>> begin Records supplied

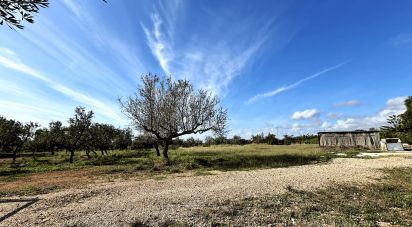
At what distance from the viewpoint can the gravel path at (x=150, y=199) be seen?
28.5 ft

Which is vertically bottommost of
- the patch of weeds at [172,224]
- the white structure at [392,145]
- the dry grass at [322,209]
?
the patch of weeds at [172,224]

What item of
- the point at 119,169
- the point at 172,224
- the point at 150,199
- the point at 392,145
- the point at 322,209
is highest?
the point at 392,145

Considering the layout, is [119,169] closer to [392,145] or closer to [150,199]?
[150,199]

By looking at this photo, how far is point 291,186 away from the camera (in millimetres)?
12891

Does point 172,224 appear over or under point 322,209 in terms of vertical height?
under

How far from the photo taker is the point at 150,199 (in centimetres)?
1092

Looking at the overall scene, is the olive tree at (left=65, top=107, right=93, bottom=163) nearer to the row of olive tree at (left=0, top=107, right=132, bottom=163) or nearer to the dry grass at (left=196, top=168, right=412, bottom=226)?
the row of olive tree at (left=0, top=107, right=132, bottom=163)

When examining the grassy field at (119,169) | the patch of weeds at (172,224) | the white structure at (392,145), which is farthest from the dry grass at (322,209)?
the white structure at (392,145)

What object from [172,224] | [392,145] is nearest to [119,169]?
[172,224]

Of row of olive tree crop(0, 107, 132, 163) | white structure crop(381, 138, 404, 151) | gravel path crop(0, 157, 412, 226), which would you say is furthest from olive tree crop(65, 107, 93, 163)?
white structure crop(381, 138, 404, 151)

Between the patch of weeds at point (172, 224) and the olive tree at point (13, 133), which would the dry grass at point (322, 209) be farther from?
the olive tree at point (13, 133)

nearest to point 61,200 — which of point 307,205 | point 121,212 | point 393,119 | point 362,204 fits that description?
point 121,212

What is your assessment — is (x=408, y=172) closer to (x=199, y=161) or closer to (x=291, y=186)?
(x=291, y=186)

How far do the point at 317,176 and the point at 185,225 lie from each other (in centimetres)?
A: 1039
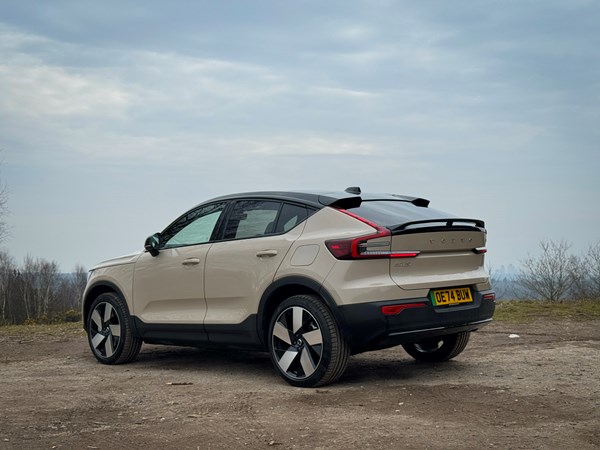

>> end Records supplied

Written request: Reproduce the lines of the items verbatim, starting with the line that contains "nearest to point" and going on through the end of the items. Leave the pictures out of your answer.

Worked answer:
nearest to point 61,200 — which of point 307,205 | point 121,212 | point 393,119 | point 362,204 fits that description?
point 121,212

What is your assessment — is (x=408, y=172) closer to (x=199, y=161) or closer to (x=291, y=186)?
(x=291, y=186)

How far do the point at 317,176 and the point at 185,225 lie from each other (in centimetres)?
A: 1039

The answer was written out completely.